Care and concern of what a beer tastes like drives the world of craft beer.  Creative desires often take the front seat over consumer demand.  If one could some up what a craft beer is supposed to do, it might be something like “take pause and think.”  Indeed, that is the very response that good craft beer evokes.  It truly is beer by intelligent design.

Macro beer, on the other hand, is driven by consumer demand and a world where snow is snow; who cares if no two flakes are alike?  And, rest assured, most snowflakes are clones of other ones.  If craft beer causes one to take pause and think about what he or she is drinking, macro evokes the play hard and settle mentality.

Poor macro beer never stood a chance on this blog; the odds were stacked against it.  We were content to let it fade into the oblivion in which it belongs.  Then, it made us come out of hiding.  What happened?

Has anyone else noticed what all these beer ads are implying lately?  Let’s look at a few.  First, the ads where people are drinking Bud.  Shot by shot the commercial shows how indispensable Bud is for a fun party.  Be that as it may, you also see some shots of it being cracked open with a bottle opener.  What?!

Now, I admit that I don’t have a Bud very often (gladly), but the last time I had it the cap was a twist-off.  Even if they did switch to pry-offs, it is a response to the craft beer movement in the U.S.  So, what is the implication?  Well, it seems to me that they are riding the bandwagon in the respect of pry-offs and, by subtle implication, saying, “Hey, look we are craft.”  Sure it’s a quick shot, yet well placed non-verbal statement can do wonders.

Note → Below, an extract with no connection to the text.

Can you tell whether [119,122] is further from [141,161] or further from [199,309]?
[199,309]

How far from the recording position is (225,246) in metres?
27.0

The second example I’ve recently seen is—and it is more explicit in its implications—in a commercial that involves constructing a boat.  Have you seen this one?  Narration runs along the lines of “you love to build it yourself”…etc.  In this commercial, the fellow is building the boat, himself, from scratch, and the shots show it at various stages.  In comes his big boy brew, and he enjoys it because it is also crafted with similar blah blah blah.  Like that is actually the case.  Then, the worst part is, the boat’s name is (I forgot the first word) “X Craft.”

Wow!  What an implication.  Between the rhetoric of crafting it himself and zooming in on the word, I think the commercial is trying to say something.  Don’t you?

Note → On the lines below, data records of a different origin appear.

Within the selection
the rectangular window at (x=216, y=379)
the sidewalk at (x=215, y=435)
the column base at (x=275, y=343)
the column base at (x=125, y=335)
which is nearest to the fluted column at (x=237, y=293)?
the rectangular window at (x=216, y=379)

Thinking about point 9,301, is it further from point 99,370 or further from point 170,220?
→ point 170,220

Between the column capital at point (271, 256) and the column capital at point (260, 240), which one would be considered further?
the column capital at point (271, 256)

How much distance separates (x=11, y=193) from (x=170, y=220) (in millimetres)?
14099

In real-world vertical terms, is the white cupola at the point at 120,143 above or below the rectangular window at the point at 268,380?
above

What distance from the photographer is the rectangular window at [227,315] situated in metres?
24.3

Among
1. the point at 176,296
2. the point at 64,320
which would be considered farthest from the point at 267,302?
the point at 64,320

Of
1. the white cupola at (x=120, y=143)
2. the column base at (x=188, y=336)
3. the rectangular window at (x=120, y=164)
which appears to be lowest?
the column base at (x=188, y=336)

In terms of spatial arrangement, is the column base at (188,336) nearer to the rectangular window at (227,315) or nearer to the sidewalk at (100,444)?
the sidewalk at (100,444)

Just another brief example that I think is a bit more subtle.  I see quite a few billboards in L.A.  On several occasions I’ve seen the Miller Lite sport posters with the team jersey or helmet donning the brew logo.  Of course, the pro-team with the logo implies excellence and appeals to our love of sports.  Not a bad ploy.  Of course, pro athletes are the best at a particular sport; ergo, Miller Lite must be the best…etc.  In my mind, that is the connection.

Of course, I would argue that a finer point of the poster is more accurate.  The jersey and player are always vague and indistinct. Now that is more in line with the big boy brews.

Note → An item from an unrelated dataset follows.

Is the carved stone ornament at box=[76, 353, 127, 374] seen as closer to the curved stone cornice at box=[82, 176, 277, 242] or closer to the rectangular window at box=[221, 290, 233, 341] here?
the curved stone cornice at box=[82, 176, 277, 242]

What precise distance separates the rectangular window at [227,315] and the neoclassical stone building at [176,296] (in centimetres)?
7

Okay, so I’ve complained about the big boys, and it feels so very cathartic.  But what does it really mean?  In my mind, it means the big boys don’t want to evolve and make changes into really making craft brews.  They simply don’t care about that.  However, they do want to ride the wave of craft beer by painting a perception.  If I didn’t know better, it seems like there is a degree of desperation in the move.  They’ve sunk to a new low.  They used to paint their product based on what it was, now they are trying to get away from the true identity of their product.

This teenage identity angst shows that the wave they are trying to ride may eventually overtake and drown them in their cheap ploys with a rich foam of great beer.